If you live in one of the 41 states or the District of Columbia, you will also have to pay state income tax. In total, state and local taxes average 11.6%, according to the Tax Foundation. On a median salary, you pay $6,635.

Assuming you’re not self-employed, you and your business share the Social Security and Medicare bill. Your share is 6.2% for Social Security and 1.45% for Medicare. It’s $3,546 and $829, respectively.

Also, if you have medical coverage through your employer, you will have to pay insurance premiums. Among workers who face an annual deductible for individual coverage, the average is $1,763, according to the Kaiser Family Foundation.


  • Median gross salary: $57,200
  • Federal tax liability: – $4,985
  • National and local tax liability: – $6,635
  • Social Security: – $3,546
  • Health insurance: – $829
  • Health insurance premium: -$1,763
  • Net income: $39,442

Where the 50-30-20 calculations get tricky

Once everything is taken out of their paycheck, someone earning a median salary ends up with an annual income of $39,442, which equals $3,286 per month. Let’s see how it looks divided.

  • Living expenses (50%): $1,643 per month
  • Savings (20%): $657 per month
  • Everything else (30 %): $986 per month

You don’t have to look far to realize that some of these numbers seem unrealistic. That $1,643 will barely cover the national average rent — $1,495 — for a one-bedroom apartment, according to rental platform Zumper. Additionally, the average single-family home spends about $172 per month on utilities, according to EnergyStar.gov.

Need a car to go to work? The average monthly payment on a used vehicle is $526, according to Experian, plus you can expect to pay $150 to $200 per month on gas, per JD Power.

That puts our hypothetical budget at around $2,400, and they still have to feed. The U.S. Department of Agriculture’s “thrifty” food plan prescribes a monthly cost of $302 for men ages 20 to 50 and $241 for women of the same age. The agency recommends increasing these figures by 20% for people living alone.

Added together, the total is just short of erasing not only the 50% for living expenses, but also the 30% for everything else. And think about how much “everything else” you have in your life.

How to budget when money is tight

It is therefore not surprising that in times of need, Americans are unable to set aside the 20% recommended by financial professionals. In fact, the average personal savings rate in the United States is just over 5%, according to the St. Louis Fed.

If you’re one of the legions of Americans looking to get their budgets in order and increase their savings rate, forget the 50-30-20. Start by making sure you can make ends meet.

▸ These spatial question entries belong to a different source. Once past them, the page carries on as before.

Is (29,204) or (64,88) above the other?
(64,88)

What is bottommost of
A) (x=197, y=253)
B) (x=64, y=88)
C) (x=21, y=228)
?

From there, focus on what Rachel Camp, Certified Financial Planner and owner of Camp Wealth, calls “needle movers”: increasing your income and reducing major fixed expenses.

However, this may be easier said than done.

Increasing your income probably means taking a scramble or earning a raise at your current gig — two big asks if you’re already stretched.

In terms of cost cutting, consider measures such as adjusting your living situation, either by downsizing or taking on roommates, or rethinking whether you need a car in the city where you live, if you can.

For now, these moves may seem impossible. Your budget may currently look less like 50-30-20 and more like 90-10, with just about all you have for living expenses and the rest for occasional luxuries.

Once you know what you need to live on, try to spend some of your income on financial goals, even if you’re at 85-10-5. “Even if you can invest $20 a month, that’s how you start,” Ramit Sethi, a self-made millionaire and host of “How to Get Rich,” recently told CNBC Make It.

Set this money to automatically come out of your salary each month. The hope is that as your salary increases, you will be able to rake in a higher percentage of your income.

Try to get to the point where you flip the budget: automatically set aside 20% to meet your goals each month, pay your living expenses, and then spend the rest of your money however you see fit.

DON’T MISS: Want to be smarter and more successful with your money, your job, and your life? Subscribe to our new newsletter!

Get CNBC’s free report, 11 ways to tell if we’re in a recession, where Kelly Evans reviews the main indicators that a recession is approaching or has already begun.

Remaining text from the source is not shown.